Quote, word for word, every row from the one containing "Is the ship" down to the end of the rows.

START TASK INPUT

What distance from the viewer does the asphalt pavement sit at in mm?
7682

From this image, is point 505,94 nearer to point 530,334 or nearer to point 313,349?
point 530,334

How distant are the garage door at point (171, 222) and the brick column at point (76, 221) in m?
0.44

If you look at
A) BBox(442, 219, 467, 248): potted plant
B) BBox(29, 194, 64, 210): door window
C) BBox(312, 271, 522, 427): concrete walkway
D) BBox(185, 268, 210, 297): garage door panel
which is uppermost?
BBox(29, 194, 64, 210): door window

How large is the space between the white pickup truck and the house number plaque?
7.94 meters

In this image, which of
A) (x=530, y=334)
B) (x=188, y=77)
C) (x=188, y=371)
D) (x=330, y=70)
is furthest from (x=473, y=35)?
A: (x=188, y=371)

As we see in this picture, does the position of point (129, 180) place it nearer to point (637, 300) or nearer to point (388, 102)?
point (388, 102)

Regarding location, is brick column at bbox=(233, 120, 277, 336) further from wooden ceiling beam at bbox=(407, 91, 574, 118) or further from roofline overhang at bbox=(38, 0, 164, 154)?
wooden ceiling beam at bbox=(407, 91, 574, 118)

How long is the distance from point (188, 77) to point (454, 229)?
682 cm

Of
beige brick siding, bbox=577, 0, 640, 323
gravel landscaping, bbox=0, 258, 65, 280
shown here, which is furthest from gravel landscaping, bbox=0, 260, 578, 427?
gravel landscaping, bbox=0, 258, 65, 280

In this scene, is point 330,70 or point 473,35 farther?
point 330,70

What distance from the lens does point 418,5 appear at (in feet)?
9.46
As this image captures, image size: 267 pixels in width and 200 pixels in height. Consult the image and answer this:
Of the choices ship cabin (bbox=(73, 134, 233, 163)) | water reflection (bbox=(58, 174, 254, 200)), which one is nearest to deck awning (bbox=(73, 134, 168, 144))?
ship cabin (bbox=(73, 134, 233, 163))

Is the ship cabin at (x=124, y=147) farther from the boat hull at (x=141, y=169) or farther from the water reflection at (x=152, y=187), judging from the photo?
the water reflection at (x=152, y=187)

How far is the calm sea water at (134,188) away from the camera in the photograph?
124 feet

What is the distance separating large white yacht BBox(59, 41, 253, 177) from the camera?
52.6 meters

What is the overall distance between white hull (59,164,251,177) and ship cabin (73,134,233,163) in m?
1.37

END TASK INPUT

→ **ANSWER**
Is the ship cabin at (x=124, y=147) farther from the boat hull at (x=141, y=169) or farther from the water reflection at (x=152, y=187), judging from the photo?
the water reflection at (x=152, y=187)

How far is the calm sea water at (134,188) away from the camera in the photograph?
124 feet

What is the distance separating large white yacht BBox(59, 41, 253, 177) from the camera?
52.6 meters

What is the overall distance between white hull (59,164,251,177) and ship cabin (73,134,233,163) in m?
1.37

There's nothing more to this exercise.